▶ [GOAL OF THE EXERCISE]
Copy out every line of the data exactly.

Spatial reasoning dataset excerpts

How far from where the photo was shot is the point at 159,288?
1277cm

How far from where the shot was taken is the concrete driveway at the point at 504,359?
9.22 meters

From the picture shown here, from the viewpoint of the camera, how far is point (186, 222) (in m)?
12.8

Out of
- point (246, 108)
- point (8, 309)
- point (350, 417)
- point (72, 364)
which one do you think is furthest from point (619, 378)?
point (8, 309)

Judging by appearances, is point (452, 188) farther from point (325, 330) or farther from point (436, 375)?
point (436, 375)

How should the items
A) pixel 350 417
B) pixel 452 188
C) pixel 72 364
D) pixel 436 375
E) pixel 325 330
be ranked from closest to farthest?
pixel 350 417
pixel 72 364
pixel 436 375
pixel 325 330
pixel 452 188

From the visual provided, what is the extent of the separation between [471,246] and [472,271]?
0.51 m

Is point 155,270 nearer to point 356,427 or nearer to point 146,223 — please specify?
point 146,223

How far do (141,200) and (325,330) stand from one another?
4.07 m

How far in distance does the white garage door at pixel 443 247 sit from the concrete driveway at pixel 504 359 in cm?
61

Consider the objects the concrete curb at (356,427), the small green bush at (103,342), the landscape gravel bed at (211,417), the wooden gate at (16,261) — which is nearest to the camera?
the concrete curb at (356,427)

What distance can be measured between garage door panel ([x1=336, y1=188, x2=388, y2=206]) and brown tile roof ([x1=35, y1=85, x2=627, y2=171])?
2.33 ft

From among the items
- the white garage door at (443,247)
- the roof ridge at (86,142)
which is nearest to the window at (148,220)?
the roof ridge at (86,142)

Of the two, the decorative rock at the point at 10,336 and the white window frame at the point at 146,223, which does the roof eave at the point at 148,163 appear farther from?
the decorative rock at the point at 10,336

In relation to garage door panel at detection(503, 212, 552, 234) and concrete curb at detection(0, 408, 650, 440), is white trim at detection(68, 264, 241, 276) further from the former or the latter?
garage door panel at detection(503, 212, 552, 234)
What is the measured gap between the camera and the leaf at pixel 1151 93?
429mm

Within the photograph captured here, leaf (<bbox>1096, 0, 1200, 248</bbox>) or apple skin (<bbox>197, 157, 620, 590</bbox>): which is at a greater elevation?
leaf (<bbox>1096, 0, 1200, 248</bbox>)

▶ [SOLUTION FOR THIS PROBLEM]
How far from where the photo was shot is the point at 159,288?
1277cm

How far from where the shot was taken is the concrete driveway at the point at 504,359?
9.22 meters

From the picture shown here, from the viewpoint of the camera, how far is point (186, 222) (in m)?
12.8

Out of
- point (246, 108)
- point (8, 309)
- point (350, 417)
- point (72, 364)
which one do you think is furthest from point (619, 378)?
point (8, 309)

Judging by appearances, is point (452, 188) farther from point (325, 330) or farther from point (436, 375)?
point (436, 375)

How should the items
A) pixel 350 417
B) pixel 452 188
C) pixel 72 364
D) pixel 436 375
E) pixel 325 330
be ranked from closest to farthest?
pixel 350 417
pixel 72 364
pixel 436 375
pixel 325 330
pixel 452 188

From the visual provided, what is the extent of the separation between [471,246] and [472,271]?
0.51 m

Is point 155,270 nearer to point 356,427 or nearer to point 146,223 — please specify?
point 146,223

How far do (141,200) and (325,330) stand from one another?
4.07 m

How far in distance does the white garage door at pixel 443 247 sit from the concrete driveway at pixel 504 359 in cm?
61

Consider the objects the concrete curb at (356,427), the small green bush at (103,342), the landscape gravel bed at (211,417), the wooden gate at (16,261) — which is nearest to the camera?
the concrete curb at (356,427)

What distance can be measured between garage door panel ([x1=336, y1=188, x2=388, y2=206]) and brown tile roof ([x1=35, y1=85, x2=627, y2=171])?
2.33 ft

From among the items
- the white garage door at (443,247)
- the roof ridge at (86,142)
which is nearest to the window at (148,220)?
the roof ridge at (86,142)

Of the two, the decorative rock at the point at 10,336 and the white window frame at the point at 146,223, which does the roof eave at the point at 148,163 appear farther from?
the decorative rock at the point at 10,336

In relation to garage door panel at detection(503, 212, 552, 234) and concrete curb at detection(0, 408, 650, 440), is white trim at detection(68, 264, 241, 276) further from the former or the latter?
garage door panel at detection(503, 212, 552, 234)
What is the measured gap between the camera and the leaf at pixel 1151 93?
429mm

Within the photograph captured here, leaf (<bbox>1096, 0, 1200, 248</bbox>) or apple skin (<bbox>197, 157, 620, 590</bbox>): which is at a greater elevation?
leaf (<bbox>1096, 0, 1200, 248</bbox>)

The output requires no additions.